The 1864 Democratic National Convention was held at The Amphitheatre in Chicago, Illinois.

The Convention nominated Major General George B. McClellan from New Jersey for president, and Representative George H. Pendleton of Ohio for vice president. McClellan, age 37 at the time of the convention, and Pendleton, age 39, are the youngest major party presidential ticket ever nominated in the United States.

Background 
The Democratic Party was bitterly split over the American Civil War between the War Democrats and the Peace Democrats. Also making matters complicated were the factions that existed among the Peace Democrats. For much of the war they had been dominated by the Copperheads, led by Clement Vallandigham. The Copperheads declared the war to be a failure and favored an immediate end to hostilities without securing Union victory, either via re-admitting all the Confederate states with slavery intact and legally protected, or by formally recognizing the Confederacy as a sovereign nation and attempting to re-establish peaceful relationships.

As the tide of the war began to turn, the Peace Democrats started to splinter between the Copperheads and their more moderate members. After the Battle of Gettysburg, when it was clear the Confederacy could no longer win the war, moderate Peace Democrats such as Horatio Seymour proposed a negotiated peace that would secure Union victory. They believed this was the best course of action because an armistice could finish the war without destroying the South. The Copperheads continued to advocate allowing the Confederate states to rejoin with slavery intact, however, believing that to do otherwise would merely lead to another Civil War sooner or later.

Platform 
On the first day of the convention, a peace platform was adopted. McClellan, the front-runner for the Democratic nomination, was personally opposed to a peace platform. McClellan supported the continuation of the war and restoration of the Union, but the party platform, written by Vallandigham, was opposed to this position.

Presidential nomination

Presidential candidates

Declined 

General George B. McClellan had widespread support from the War Democrats, and was generally seen as the front-runner. The Peace Democrats, however, found it much harder to come up with a candidate. Many of them had hoped that Horatio Seymour would act as their standard-bearer, but early in 1864 he broke with the Copperheads and aligned himself with the more moderate Peace Democrats. Many of his allies tried to get him to run anyway, believing that he would be an acceptable compromise candidate who could stop McClellan from being nominated, but on the day before the convention commenced, Seymour announced positively that he would not be a candidate. Nonetheless, a portion of the Illinois delegation placed Seymour's name in nomination during the convention. Seymour himself, acting as chairman of the Convention, declared that the Illinois delegate was "not in order" since a different motion was already under discussion.

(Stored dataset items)
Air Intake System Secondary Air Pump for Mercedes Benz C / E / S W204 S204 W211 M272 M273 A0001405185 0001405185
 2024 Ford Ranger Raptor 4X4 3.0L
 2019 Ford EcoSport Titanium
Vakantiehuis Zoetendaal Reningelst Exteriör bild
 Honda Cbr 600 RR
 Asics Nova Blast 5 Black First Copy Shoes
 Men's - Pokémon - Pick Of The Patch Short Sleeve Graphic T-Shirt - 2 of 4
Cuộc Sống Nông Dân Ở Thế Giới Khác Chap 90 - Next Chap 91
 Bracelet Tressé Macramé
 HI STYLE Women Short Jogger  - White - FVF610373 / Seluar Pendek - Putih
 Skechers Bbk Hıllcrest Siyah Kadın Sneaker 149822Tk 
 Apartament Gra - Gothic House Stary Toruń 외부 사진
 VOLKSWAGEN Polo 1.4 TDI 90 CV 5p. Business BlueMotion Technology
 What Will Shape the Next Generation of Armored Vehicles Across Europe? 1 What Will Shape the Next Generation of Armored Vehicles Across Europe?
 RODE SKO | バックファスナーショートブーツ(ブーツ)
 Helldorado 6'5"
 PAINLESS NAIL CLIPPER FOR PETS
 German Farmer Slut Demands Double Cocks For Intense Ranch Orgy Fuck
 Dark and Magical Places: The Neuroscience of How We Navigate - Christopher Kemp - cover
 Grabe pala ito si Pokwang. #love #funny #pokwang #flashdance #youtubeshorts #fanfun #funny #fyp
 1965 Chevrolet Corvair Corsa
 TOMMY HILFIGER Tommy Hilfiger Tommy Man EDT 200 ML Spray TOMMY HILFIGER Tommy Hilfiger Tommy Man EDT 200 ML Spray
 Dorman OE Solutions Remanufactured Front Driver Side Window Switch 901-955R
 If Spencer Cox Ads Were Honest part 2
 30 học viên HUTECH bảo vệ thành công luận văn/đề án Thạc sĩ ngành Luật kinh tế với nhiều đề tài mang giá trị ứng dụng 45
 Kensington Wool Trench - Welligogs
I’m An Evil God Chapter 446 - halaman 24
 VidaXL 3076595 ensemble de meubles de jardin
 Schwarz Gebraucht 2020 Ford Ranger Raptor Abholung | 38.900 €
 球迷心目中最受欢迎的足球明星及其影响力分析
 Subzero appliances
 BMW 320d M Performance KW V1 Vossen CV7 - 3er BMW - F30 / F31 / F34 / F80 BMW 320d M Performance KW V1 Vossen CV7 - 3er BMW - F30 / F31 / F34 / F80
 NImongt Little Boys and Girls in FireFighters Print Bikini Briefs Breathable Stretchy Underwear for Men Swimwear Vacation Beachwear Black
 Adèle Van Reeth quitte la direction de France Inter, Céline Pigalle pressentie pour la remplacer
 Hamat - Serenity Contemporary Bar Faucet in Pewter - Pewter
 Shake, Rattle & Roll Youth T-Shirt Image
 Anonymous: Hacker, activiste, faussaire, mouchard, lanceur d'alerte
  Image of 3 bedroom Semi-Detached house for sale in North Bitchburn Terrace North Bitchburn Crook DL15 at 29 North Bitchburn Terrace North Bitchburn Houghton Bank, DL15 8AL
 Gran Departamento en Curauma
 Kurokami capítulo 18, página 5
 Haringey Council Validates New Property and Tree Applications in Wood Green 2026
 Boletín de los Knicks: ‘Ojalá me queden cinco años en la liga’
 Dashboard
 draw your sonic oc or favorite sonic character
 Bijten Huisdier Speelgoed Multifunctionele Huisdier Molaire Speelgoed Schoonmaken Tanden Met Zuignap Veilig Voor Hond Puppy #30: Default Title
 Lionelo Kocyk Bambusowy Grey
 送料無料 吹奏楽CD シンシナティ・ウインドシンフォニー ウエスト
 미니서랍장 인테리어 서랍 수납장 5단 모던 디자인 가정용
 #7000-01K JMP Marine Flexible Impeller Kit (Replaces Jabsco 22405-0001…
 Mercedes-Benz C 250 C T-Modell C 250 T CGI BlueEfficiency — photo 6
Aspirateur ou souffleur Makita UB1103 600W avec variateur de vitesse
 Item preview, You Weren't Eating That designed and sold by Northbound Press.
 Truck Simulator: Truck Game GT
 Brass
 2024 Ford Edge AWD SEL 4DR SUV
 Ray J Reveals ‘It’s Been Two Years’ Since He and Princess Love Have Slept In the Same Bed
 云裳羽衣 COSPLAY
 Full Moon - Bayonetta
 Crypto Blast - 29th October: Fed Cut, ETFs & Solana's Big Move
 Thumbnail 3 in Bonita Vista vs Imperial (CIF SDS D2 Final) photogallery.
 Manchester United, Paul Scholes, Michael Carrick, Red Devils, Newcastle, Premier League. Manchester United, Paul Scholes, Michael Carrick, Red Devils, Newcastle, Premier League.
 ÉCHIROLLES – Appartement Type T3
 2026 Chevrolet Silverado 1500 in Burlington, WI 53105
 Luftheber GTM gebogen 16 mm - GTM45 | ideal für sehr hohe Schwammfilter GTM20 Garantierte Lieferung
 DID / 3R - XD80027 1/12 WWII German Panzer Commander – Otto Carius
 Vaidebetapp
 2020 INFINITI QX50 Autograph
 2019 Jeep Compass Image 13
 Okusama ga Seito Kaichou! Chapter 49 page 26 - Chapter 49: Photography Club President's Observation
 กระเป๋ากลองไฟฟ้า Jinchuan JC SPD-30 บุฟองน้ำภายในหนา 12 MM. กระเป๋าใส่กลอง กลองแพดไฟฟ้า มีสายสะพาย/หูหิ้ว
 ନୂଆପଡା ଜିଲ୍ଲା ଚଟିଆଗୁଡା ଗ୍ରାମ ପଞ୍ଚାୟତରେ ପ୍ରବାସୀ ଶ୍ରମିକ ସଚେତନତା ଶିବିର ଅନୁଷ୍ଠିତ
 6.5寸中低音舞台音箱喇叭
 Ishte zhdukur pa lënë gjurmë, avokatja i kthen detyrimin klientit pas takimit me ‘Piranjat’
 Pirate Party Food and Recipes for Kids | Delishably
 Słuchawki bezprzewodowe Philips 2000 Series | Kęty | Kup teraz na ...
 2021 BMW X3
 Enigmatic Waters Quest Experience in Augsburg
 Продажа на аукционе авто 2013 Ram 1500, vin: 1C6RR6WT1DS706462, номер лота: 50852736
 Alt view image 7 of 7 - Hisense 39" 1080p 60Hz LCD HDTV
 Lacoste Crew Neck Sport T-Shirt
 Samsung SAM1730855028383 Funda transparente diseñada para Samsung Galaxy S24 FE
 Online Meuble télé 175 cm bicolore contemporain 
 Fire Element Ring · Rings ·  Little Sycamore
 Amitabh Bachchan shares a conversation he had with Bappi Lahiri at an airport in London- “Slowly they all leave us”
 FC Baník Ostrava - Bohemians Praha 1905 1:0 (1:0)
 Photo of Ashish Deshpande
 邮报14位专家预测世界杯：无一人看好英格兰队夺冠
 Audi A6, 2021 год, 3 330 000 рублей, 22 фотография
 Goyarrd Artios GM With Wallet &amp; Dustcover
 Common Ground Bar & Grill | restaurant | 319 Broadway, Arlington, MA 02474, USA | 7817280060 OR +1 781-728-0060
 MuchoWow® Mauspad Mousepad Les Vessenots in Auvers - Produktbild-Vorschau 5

## YOUR TASKS
a: Output the passage of the 1864 convention article from "The Convention nominated" up to and including "the United States.", word for word.
b: Answer these questions using the 1864 convention article, not the data:
(i) Where was the convention held?
(ii) Who led the Copperheads for much of the war?
(iii) How old was Pendleton at the time of the convention?
c: Please rewrite the paragraph of the 1864 convention article that begins "As the tide of the war began to turn" as a short list, keeping its main facts.

## WRITTEN ANSWERS
a:
The Convention nominated Major General George B. McClellan from New Jersey for president, and Representative George H. Pendleton of Ohio for vice president. McClellan, age 37 at the time of the convention, and Pendleton, age 39, are the youngest major party presidential ticket ever nominated in the United States.

b:
(i) At The Amphitheatre in Chicago, Illinois.
(ii) Clement Vallandigham.
(iii) 39.

c:
- As the war turned, the Peace Democrats split between the Copperheads and their more moderate members.
- After the Battle of Gettysburg, when the Confederacy clearly could no longer win, moderates such as Horatio Seymour proposed a negotiated peace that would secure Union victory. They believed an armistice could end the war without destroying the South.
- The Copperheads still wanted the Confederate states to rejoin with slavery intact. They believed that anything else would lead to another Civil War sooner or later.